Da stimmt einfach alles, auch Löhr liefert hier den Song perfekt unterstützende Figuren ab, während Schulz ein traumhaftes Solo nach dem anderen abliefert. Apropos Arndt Schulz: Der übernimmt dann bei "Grey Rain" den Gesang und macht seine Sache auch hier sehr gut. Gesangliche Unterstützung bei diesen ersten drei Titeln lieferten Ute Hellermann und Ingrid Haas ab, was diese Stücke optimal abrundet. Das Instrumental "Bells Of Bothfeld" ist das einzige Stück auf dieser Scheibe, bei dem Keyboards eingesetzt wurden und erhielt seinen Namen übrigens von den Kirchenglocken, die die Band in ihrem Proberaum in Bothfeld immer wieder aus nächster Nähe hören konnte.
Eine starke und atmosphärische Nummer, bei der alle beteiligten Instrumentalisten glänzen, die den Zuhörer auf eine angenehme mentale Reise mitnimmt und die neben "BMW" sogar zweimal auf dieser Scheibe vertreten ist. Aber dazu später mehr. Den zweiten Teil des Original-Albums läutet "Runaway" ein, bei dem Charly Maucher zurück an den Vocals ist. Ziemlich funky geht es zur Sache und neben den bestechenden Gitarren grooven sich der Bass und das Schlagzeug die Seele aus dem Leib. Bei "Michael" kommt Arndt Schulz zu seinen zweiten Lead Vocals, was der Gitarrist einmal mehr spielend meistert.
Auch bei "Time Will Run" und "Married Love" (beide wieder von Maucher gesungen) lassen Harlis nichts mehr anbrennen und fahren diese Limousine ganz sicher in die Garage. Sehr gelungen und zeitweise wirklich großartig ist dieses Debütalbum also ausgefallen. Auf diese neue Ausgabe wurden dann mit "BMW" und "Bells Of Bothfeld" noch zwei Bonus-Nummern draufgepackt, die vom 'Tribute To Peter Panka'-Konzert im Hannoveraner Capitol aus dem Jahr 2007 stammen und auch auf der gleichnamigen Jane-DVD enthalten sind. Ein absolut gelungener Abschluss eines sehr starken Albums also, mit den Musikern in Höchstform.
Als einziger Kritikpunkt fällt mir auf, dass Charlys Gesang bei "Runaway" irgendwie losgelöst über der Musik zu fliegen scheint.
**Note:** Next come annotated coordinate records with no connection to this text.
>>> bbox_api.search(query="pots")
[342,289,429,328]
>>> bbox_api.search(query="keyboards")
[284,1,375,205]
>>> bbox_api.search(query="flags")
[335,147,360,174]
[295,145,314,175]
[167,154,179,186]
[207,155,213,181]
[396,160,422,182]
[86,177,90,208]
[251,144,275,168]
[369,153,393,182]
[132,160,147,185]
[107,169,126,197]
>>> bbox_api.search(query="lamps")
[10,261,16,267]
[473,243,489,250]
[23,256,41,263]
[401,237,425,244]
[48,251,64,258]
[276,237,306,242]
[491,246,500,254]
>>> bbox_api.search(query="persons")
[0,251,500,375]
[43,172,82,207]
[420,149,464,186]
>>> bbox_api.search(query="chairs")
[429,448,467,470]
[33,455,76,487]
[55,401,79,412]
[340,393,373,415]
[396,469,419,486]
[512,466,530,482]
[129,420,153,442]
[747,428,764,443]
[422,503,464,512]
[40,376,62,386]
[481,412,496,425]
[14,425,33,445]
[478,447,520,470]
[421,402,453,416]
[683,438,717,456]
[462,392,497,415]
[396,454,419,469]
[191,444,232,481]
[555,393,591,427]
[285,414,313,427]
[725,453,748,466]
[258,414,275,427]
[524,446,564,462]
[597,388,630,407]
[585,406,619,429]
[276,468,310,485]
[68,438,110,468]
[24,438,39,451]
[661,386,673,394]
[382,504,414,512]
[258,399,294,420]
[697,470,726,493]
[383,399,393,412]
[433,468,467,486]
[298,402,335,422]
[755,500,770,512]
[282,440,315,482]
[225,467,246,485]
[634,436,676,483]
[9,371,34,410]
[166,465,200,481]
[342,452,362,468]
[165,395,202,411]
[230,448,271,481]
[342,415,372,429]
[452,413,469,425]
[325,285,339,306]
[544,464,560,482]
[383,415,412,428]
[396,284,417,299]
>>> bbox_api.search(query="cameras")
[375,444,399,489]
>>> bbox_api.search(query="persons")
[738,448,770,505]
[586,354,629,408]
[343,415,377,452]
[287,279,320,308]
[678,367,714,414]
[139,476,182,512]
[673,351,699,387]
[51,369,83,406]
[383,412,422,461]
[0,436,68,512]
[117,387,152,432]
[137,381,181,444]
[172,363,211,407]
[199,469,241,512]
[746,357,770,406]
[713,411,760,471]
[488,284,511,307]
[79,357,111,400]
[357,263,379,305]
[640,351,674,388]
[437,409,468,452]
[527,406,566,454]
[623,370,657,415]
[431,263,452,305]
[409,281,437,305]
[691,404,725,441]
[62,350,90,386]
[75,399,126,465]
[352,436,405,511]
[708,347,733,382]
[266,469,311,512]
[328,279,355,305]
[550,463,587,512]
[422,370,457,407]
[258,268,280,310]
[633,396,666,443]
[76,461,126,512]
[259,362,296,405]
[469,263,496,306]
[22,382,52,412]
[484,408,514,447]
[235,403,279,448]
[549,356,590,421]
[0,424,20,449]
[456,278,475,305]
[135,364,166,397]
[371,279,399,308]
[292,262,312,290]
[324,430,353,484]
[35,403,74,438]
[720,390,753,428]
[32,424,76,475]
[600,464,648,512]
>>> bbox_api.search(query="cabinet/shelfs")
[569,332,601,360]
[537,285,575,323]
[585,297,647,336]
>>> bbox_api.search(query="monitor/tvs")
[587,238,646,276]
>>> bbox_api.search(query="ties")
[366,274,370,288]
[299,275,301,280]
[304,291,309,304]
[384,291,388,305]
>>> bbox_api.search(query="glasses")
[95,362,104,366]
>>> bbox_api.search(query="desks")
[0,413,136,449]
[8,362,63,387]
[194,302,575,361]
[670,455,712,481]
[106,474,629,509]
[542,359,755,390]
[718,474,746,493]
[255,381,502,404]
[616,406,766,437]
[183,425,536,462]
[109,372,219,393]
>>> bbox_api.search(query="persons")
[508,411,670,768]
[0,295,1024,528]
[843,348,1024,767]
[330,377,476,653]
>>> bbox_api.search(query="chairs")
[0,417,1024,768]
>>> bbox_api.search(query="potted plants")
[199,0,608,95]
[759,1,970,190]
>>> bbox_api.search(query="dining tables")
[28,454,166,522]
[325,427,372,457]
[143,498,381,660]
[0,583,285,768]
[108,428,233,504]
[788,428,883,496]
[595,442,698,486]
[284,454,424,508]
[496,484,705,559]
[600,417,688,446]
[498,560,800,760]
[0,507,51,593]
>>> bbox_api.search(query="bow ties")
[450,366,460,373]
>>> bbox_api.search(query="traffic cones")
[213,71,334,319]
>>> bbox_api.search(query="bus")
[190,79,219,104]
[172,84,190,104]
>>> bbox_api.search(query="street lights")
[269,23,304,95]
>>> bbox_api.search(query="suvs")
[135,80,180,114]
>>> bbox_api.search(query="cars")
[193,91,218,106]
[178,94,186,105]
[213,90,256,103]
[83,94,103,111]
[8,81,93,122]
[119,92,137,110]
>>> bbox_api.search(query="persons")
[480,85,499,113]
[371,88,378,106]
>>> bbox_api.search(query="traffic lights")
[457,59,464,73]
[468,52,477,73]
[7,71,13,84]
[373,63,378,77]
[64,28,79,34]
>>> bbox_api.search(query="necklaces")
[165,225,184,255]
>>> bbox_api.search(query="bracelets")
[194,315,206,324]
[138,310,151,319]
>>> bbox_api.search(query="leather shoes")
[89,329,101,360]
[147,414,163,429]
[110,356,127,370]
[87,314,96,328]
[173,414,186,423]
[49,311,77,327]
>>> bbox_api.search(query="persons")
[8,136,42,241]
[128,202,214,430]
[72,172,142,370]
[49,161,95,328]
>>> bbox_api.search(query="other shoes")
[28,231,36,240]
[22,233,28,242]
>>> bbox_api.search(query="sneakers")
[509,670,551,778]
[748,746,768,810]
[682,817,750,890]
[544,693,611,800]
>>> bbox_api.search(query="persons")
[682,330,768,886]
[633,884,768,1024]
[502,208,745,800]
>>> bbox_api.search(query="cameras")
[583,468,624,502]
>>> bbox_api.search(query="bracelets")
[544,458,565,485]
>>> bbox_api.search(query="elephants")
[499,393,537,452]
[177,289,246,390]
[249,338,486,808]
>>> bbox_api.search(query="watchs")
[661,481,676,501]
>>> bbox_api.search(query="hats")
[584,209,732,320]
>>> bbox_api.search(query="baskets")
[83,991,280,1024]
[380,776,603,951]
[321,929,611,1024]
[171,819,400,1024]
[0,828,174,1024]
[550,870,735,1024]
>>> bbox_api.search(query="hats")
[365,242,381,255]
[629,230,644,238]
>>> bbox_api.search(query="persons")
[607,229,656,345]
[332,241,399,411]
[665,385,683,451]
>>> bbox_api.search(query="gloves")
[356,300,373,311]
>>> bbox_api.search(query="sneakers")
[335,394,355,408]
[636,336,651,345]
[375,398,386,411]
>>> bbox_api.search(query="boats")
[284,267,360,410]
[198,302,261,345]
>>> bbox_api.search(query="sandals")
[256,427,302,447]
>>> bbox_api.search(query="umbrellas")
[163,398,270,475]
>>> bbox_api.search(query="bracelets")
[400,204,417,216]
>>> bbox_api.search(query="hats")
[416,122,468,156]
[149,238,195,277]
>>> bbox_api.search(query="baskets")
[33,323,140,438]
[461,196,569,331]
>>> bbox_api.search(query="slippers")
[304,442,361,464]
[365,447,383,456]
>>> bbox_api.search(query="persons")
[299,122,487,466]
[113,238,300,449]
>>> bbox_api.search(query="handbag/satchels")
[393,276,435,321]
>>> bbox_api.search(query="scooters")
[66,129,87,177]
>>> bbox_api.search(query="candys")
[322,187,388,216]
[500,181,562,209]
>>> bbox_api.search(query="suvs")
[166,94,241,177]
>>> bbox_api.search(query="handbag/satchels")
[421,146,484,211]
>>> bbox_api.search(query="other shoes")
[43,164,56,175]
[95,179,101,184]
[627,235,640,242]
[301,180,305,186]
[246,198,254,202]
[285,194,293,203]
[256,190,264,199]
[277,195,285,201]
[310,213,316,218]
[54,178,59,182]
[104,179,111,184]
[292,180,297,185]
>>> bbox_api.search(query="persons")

Wobei man der Band diesbezüglich keinen Vorwurf machen kann, vielmehr wurden die Vocals da bei der Abmischung nicht richtig in den Song eingebettet. "Time Will Run" groovt göttlich und ist neben "Bells Of Bothfeld", "Grey Rain", "BMW", dem jammigen "Married Love" und dem absoluten Überflieger "Free" als Anspieltipp zu nennen.
Sehr geiles Teil, an dem ich schon viele Jahre meine Freude habe. Die CD kommt in einem schönen Digi-Pack mit ganz neuen Liner-Notes und herrlichen Fotos aus der damaligen Zeit. Auch der Sound wurde optimiert und garantiert absolute Zufriedenheit. Leider produzierte diese Truppe danach nur noch ein weiteres Album, bevor die Band schon wieder Geschichte war. Aber dazu später mehr. Für die Freunde von Jane und den deutschen Bands der Mitt-Siebziger ist "Harlis" absolut unverzichtbar!!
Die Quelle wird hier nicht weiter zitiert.